Penny: Dein Leben möchte ich nicht haben, Babe … nur ein Scherz! Lieb dich!

Ich lächle und atme tief durch, während ich in den blauen Himmel blicke. Sie hat keine Ahnung, wie blöd es tatsächlich ist, ich zu sein. Ich wünschte, ich könnte irgendwo anders sein, jemand anderes sein. Wie konnte ich es nur so weit kommen lassen? Wie konnte ich das zulassen?

Holly: Ähm … warum habe ich gerade den Gruppenchat geöffnet und Nachrichten über Penny und ihren Mann gehört, wie er ihr ins Gesicht kommt?

Penny: Ah, sie lebt! Und nur zur Klarstellung: Er ist mir NICHT ins Gesicht gekommen.

Lisa: Er hat sie nur gefragt, ob er es tun darf.

Holly: Er betrügt dich wieder.

Penny: Ich wusste es …

Lisa: Lasst uns keine voreiligen Schlüsse ziehen.

Ich senke mein Handy, als Jenna mich anstupst. „Bist du bereit, wieder reinzugehen?“

„Ähm, ja. Gib mir eine Minute.“

„Wir sehen uns drin.“

Ich sehe zu, wie Jenna hineingeht. Wir reden nicht viel. Zumindest nicht über wichtige Dinge. Ich weiß, dass sie merkt, wie ich jedes Mal das Gesicht verziehe, wenn ich eine schwere Kiste hebe, und ich weiß, dass sie mich seltsam ansieht, wenn sie denkt, dass ich es nicht bemerke. Aber sie sagt nie etwas. Sie fragt mich nie, ob alles in Ordnung ist.

Die Sache ist, selbst wenn sie fragen würde, würde ich ihr nichts anvertrauen. Ich vertraue mich niemandem an. Nicht einmal meinen beiden besten Freundinnen.

Ich werfe einen Blick auf den Gruppenchat, der mittlerweile mit Nachrichten explodiert ist. Ich muss zurück an die Arbeit.

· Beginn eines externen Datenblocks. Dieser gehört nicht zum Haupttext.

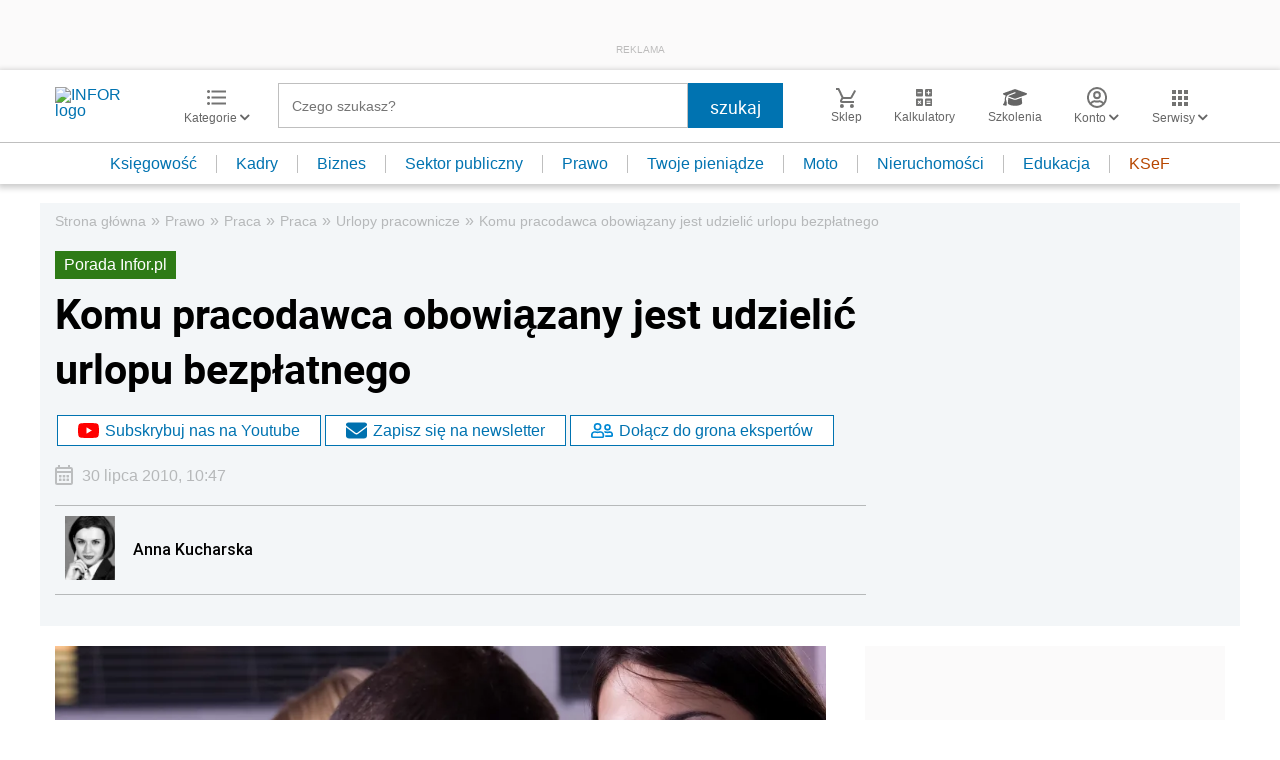

--- FILE ---
content_type: text/html; charset=utf-8
request_url: https://www.google.com/recaptcha/api2/aframe
body_size: 184
content:
<!DOCTYPE HTML><html><head><meta http-equiv="content-type" content="text/html; charset=UTF-8"></head><body><script nonce="MTOo9FjSIPJXjpGoeaVWHQ">/** Anti-fraud and anti-abuse applications only. See google.com/recaptcha */ try{var clients={'sodar':'https://pagead2.googlesyndication.com/pagead/sodar?'};window.addEventListener("message",function(a){try{if(a.source===window.parent){var b=JSON.parse(a.data);var c=clients[b['id']];if(c){var d=document.createElement('img');d.src=c+b['params']+'&rc='+(localStorage.getItem("rc::a")?sessionStorage.getItem("rc::b"):"");window.document.body.appendChild(d);sessionStorage.setItem("rc::e",parseInt(sessionStorage.getItem("rc::e")||0)+1);localStorage.setItem("rc::h",'1769678865021');}}}catch(b){}});window.parent.postMessage("_grecaptcha_ready", "*");}catch(b){}</script></body></html>

--- FILE ---
content_type: text/plain; charset=UTF-8
request_url: https://at.teads.tv/fpc?analytics_tag_id=PUB_5576&tfpvi=&gdpr_status=22&gdpr_reason=220&gdpr_consent=&ccpa_consent=&shared_ids=&sv=d656f4a&
body_size: 56
content:
OTQyNWNmZWUtNDdhMi00M2FlLTk5MTQtY2Y5Yzg3NTNjNjM1Iy0yLTE=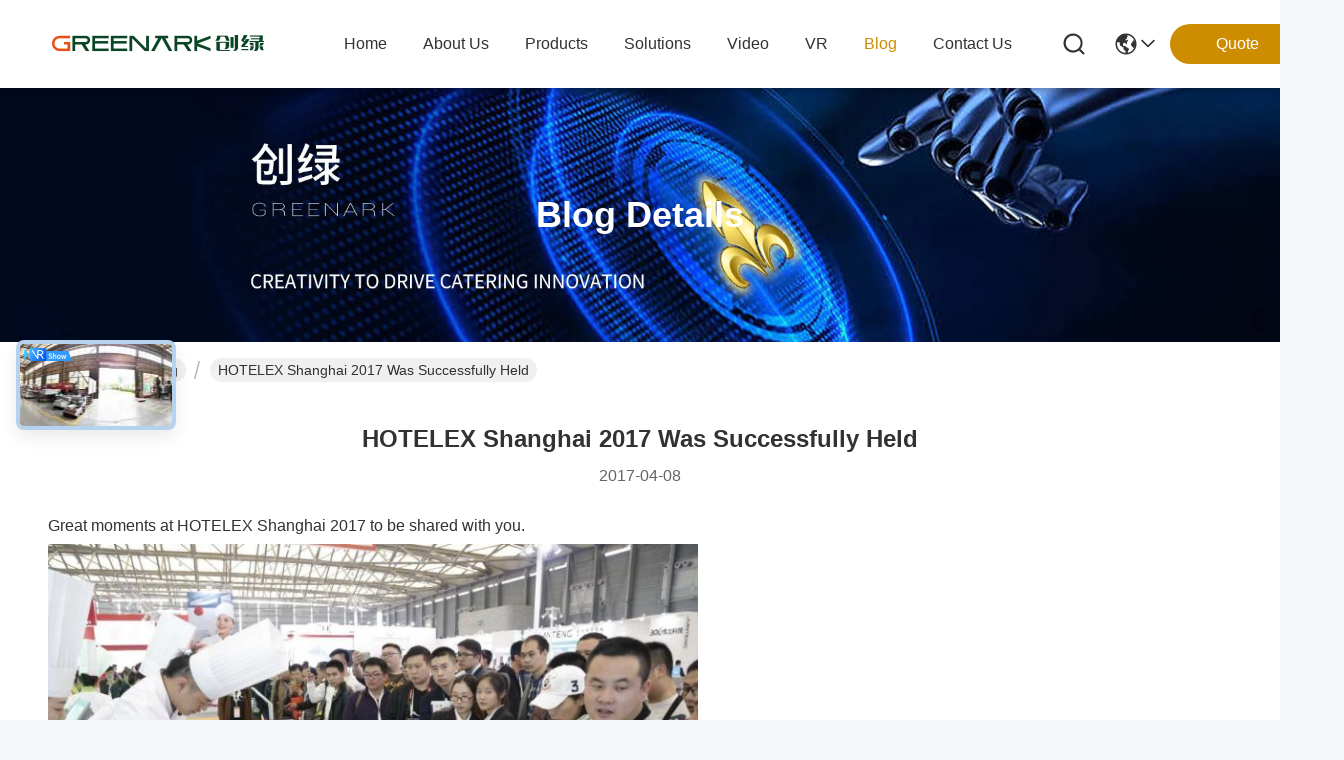

--- FILE ---
content_type: text/plain
request_url: https://www.google-analytics.com/j/collect?v=1&_v=j102&a=2007720909&t=pageview&_s=1&dl=https%3A%2F%2Fwww.teppanyakigrilltable.com%2Fnews%2Fhotelex-shanghai-2017-was-successfully-held-24135.html&ul=en-us%40posix&dt=HOTELEX%20Shanghai%202017%20Was%20Successfully%20Held&sr=1280x720&vp=1280x720&_u=IADAAEABAAAAACAAI~&jid=898589930&gjid=1605643834&cid=665446057.1769050922&tid=UA-88070949-1&_gid=990760199.1769050922&_r=1&_slc=1&z=911556241
body_size: -578
content:
2,cG-7W529WSCNX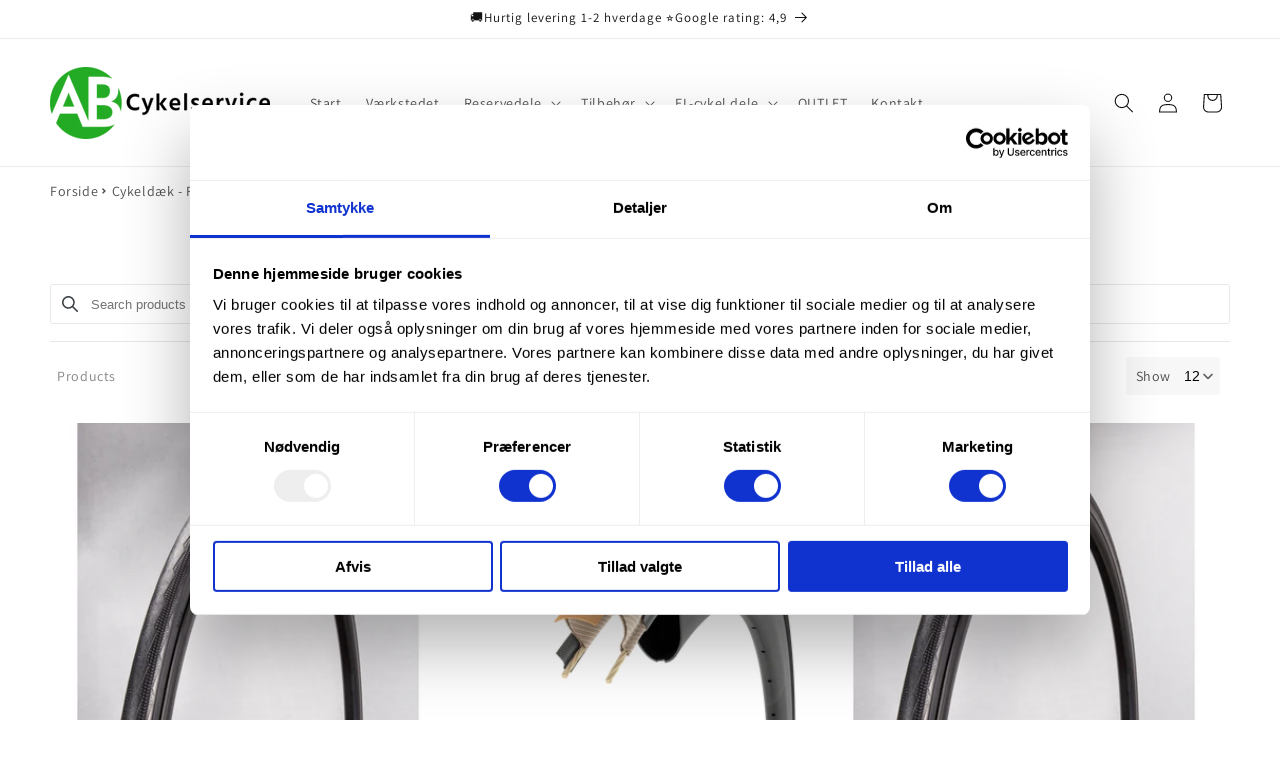

--- FILE ---
content_type: application/x-javascript
request_url: https://consentcdn.cookiebot.com/consentconfig/c587bec4-1590-4e05-8f3f-b1e73a860d16/abcykelservice.dk/configuration.js
body_size: 208
content:
CookieConsent.configuration.tags.push({id:191741076,type:"script",tagID:"",innerHash:"",outerHash:"",tagHash:"16358589213652",url:"https://consent.cookiebot.com/uc.js",resolvedUrl:"https://consent.cookiebot.com/uc.js",cat:[1]});CookieConsent.configuration.tags.push({id:191741080,type:"script",tagID:"",innerHash:"",outerHash:"",tagHash:"9766137466564",url:"",resolvedUrl:"",cat:[1,4]});CookieConsent.configuration.tags.push({id:191741081,type:"script",tagID:"",innerHash:"",outerHash:"",tagHash:"10029292621635",url:"",resolvedUrl:"",cat:[1,4]});CookieConsent.configuration.tags.push({id:191741082,type:"script",tagID:"",innerHash:"",outerHash:"",tagHash:"11186824097713",url:"https://abcykelservice.dk/cdn/shop/t/7/assets/timesact.js?v=178199035731681604481756138725",resolvedUrl:"https://abcykelservice.dk/cdn/shop/t/7/assets/timesact.js?v=178199035731681604481756138725",cat:[2,3,5]});CookieConsent.configuration.tags.push({id:191741085,type:"script",tagID:"",innerHash:"",outerHash:"",tagHash:"13549047978679",url:"",resolvedUrl:"",cat:[5]});CookieConsent.configuration.tags.push({id:191741086,type:"script",tagID:"",innerHash:"",outerHash:"",tagHash:"11117431115564",url:"",resolvedUrl:"",cat:[5]});CookieConsent.configuration.tags.push({id:191741087,type:"script",tagID:"",innerHash:"",outerHash:"",tagHash:"12698956930608",url:"https://abcykelservice.dk/cdn/shopifycloud/perf-kit/shopify-perf-kit-3.0.3.min.js",resolvedUrl:"https://abcykelservice.dk/cdn/shopifycloud/perf-kit/shopify-perf-kit-3.0.3.min.js",cat:[5]});CookieConsent.configuration.tags.push({id:191741093,type:"script",tagID:"",innerHash:"",outerHash:"",tagHash:"6996638277052",url:"",resolvedUrl:"",cat:[1]});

Lisa: Sorry, Mädels. Muss los. Melde mich später.

Penny: Tschüss, Babe.

Holly: Bis später!

Ich werfe mein ungegessenes Sandwich in den nächsten Mülleimer und gehe hinein. Als ich an der Babyabteilung vorbeilaufe, setzt mein Herz für einen Moment aus, und eine Welle der Übelkeit droht mich zu überwältigen. Meine Augen werden von den süßen Babys auf den Verpackungen und der Auswahl an winzigen Söckchen angezogen, die problemlos einer Puppe passen könnten.